Chlorhexidine bathing in the ICU zaps VRE and MRSA
In a study funded by the Centers for Disease Control and Prevention, nurses at four academic medical centers performed daily bed bathing of all patients from the neck down—first with nonmedicated soap and water for 6 months, then with chlorhexidine gluconate (4 oz of 4% solution mixed in warm water) for 6 months. Surveillance cultures for vancomycin-resistant Enterococcus (VRE) and methicillin-resistant Staphylococcus aureus (MRSA) were done on admission to the intensive care unit (IICU) and at least weekly or on ICU discharge. Rates of MRSA and VRE acquisition were 32% and 50% lower, respectively. The VRE bacteremia rate decreased by 73% with chlorhexidine bathing, whereas the MRSA bacteremia rate remained low and unchanged throughout the study period.
Read more at PubMed.
European Society of Hypertension proposes lower limit on BP thresholds
In guidelines to be published September 2009, the European Society of Hypertension (ESH) will recommend 120/70 mm Hg as the lowest safe blood pressure (BP) threshold for high-risk patients. Recommendations will be included for lowering BP in those older than age 80 to help prolong quality of life.
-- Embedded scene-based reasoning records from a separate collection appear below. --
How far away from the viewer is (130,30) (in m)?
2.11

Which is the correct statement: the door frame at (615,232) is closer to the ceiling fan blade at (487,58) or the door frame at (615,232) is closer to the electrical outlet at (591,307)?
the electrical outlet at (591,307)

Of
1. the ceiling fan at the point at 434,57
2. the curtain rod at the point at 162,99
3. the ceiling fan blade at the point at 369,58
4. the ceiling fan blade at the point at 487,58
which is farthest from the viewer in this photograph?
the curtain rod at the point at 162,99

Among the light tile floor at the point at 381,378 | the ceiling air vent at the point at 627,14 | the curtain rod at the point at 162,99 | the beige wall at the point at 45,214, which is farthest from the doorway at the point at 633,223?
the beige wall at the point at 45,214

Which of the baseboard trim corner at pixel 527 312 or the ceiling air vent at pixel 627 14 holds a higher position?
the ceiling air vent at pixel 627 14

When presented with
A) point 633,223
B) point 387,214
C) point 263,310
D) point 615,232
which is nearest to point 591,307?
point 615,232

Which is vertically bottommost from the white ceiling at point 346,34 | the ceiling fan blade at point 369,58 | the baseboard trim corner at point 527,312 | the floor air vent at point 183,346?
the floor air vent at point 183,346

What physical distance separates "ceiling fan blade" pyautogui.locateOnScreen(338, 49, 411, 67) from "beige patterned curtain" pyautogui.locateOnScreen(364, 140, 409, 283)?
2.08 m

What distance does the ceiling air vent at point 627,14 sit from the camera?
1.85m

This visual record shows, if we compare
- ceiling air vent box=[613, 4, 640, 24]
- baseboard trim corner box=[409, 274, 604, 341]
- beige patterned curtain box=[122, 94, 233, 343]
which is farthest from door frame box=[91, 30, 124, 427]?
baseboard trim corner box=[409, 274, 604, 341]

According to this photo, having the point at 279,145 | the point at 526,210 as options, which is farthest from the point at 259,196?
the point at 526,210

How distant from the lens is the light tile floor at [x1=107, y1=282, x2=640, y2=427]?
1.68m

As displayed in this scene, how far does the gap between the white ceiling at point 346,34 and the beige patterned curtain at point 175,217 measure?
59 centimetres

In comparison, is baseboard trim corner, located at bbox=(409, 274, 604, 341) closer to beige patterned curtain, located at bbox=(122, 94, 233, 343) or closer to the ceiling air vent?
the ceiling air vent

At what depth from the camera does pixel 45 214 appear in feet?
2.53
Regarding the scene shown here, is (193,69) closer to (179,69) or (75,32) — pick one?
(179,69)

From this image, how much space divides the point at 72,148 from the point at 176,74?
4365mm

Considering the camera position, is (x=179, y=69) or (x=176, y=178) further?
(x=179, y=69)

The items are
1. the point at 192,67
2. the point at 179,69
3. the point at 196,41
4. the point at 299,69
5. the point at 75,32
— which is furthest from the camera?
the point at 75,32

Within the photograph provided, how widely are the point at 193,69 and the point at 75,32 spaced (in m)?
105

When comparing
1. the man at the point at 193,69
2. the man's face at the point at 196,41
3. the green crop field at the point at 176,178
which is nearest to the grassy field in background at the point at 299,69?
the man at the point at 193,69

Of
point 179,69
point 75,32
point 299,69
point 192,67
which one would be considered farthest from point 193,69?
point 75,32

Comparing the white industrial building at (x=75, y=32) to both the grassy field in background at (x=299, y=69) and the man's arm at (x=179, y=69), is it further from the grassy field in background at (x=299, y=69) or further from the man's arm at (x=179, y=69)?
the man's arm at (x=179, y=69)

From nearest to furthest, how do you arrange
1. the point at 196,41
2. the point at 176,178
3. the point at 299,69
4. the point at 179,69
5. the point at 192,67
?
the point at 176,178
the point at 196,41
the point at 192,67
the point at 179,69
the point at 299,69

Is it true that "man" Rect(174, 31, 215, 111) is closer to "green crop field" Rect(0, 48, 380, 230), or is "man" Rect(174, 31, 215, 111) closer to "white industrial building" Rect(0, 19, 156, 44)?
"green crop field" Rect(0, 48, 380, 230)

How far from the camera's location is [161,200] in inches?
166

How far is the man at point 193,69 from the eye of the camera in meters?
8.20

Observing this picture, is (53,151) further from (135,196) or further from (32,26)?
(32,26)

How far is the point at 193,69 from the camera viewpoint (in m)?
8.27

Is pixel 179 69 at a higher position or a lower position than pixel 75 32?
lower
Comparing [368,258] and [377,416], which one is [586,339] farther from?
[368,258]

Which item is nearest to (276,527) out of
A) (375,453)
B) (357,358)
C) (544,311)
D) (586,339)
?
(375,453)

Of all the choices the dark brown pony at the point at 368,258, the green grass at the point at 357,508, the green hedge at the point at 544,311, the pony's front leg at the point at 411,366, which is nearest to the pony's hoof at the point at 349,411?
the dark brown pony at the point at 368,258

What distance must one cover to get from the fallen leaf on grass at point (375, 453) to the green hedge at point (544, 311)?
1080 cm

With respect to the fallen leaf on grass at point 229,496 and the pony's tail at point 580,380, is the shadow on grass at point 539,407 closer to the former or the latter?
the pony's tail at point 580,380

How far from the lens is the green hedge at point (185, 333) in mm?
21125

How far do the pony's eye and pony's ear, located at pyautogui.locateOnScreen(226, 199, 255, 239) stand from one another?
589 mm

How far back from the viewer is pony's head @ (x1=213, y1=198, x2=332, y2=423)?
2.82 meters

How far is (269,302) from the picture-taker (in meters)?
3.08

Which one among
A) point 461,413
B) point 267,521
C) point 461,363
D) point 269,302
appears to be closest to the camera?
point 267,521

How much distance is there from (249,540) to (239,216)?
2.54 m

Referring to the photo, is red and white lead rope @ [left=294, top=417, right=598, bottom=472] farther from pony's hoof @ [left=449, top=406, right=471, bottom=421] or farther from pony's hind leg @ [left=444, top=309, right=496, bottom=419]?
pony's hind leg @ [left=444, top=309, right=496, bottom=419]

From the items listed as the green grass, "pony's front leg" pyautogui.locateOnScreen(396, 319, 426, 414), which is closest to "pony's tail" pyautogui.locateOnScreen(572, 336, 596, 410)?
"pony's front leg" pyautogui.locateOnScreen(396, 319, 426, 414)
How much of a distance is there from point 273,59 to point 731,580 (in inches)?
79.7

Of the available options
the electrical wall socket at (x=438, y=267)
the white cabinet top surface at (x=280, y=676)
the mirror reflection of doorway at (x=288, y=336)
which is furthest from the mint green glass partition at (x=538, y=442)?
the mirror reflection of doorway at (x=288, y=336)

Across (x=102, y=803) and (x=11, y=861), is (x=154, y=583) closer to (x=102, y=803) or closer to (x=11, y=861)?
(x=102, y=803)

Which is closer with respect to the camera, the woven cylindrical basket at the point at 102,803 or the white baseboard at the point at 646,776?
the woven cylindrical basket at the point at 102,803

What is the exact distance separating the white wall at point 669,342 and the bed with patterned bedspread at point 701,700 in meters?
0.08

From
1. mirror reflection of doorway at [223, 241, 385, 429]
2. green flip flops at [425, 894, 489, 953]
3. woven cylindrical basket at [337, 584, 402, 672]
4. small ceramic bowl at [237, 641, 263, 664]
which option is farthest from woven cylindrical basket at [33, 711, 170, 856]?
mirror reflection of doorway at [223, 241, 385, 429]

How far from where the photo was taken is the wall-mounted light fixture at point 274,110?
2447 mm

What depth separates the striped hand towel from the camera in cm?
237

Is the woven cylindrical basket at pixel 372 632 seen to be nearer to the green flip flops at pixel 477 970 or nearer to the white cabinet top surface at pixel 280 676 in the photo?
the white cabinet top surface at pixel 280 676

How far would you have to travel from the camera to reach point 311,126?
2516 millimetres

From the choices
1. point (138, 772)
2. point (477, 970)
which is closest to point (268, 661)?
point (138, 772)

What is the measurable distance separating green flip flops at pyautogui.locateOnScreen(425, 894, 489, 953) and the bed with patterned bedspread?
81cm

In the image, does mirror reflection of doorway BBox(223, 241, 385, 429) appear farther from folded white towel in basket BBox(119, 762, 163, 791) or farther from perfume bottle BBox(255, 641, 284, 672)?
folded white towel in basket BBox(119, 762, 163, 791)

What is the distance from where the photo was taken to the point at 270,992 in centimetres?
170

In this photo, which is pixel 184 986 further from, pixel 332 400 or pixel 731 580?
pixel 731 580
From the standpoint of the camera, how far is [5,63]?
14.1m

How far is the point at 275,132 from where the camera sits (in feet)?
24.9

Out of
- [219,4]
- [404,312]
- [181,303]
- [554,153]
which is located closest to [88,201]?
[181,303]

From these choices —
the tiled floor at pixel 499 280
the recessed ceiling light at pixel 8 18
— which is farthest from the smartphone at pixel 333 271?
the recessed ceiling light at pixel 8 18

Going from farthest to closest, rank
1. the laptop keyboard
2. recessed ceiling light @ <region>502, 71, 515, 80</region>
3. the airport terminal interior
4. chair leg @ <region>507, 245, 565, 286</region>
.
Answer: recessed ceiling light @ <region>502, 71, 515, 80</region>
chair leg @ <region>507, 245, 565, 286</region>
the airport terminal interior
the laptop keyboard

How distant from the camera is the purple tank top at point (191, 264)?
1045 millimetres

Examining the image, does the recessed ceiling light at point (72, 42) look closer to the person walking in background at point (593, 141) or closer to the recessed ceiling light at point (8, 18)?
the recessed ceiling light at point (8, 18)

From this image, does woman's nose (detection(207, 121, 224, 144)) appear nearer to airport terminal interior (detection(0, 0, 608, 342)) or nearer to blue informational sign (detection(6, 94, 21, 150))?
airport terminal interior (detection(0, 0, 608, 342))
The guidelines no longer will recommend which antihypertensives should be used first-line, second-line, and so forth. Instead, the advice is to tailor therapy to patient circumstances. New American guidelines on hypertension (the eighth edition of the Joint National Committee on Prevention, Detection, Evaluation, and Treatment of High Blood Pressure, or JNC 8) are expected later this year.
Read more at Medscape:
Nurses are at risk for suits
A new Nurse Claims Study developed by Healthcare Risk Management Week, Aon Affinity’s Nurses Service Organization (NSO), and CNA HealthPro found that more than $94 million in indemnity payments and expenses have been paid over the course of the 10 years analyzed to nurses covered by NSO insurance, and an additional $43 million is set in reserve for open suits. Obstetrics/gynecology nurses have the highest average paid indemnity at $335,000; adult medical/surgical nurses have the overall highest total dollar paid indemnity with nearly $30 million aggregate (56% of all closed claims). Thirty-eight percent of claims came from hospital inpatient settings (excluding emergency departments’ 7.8%).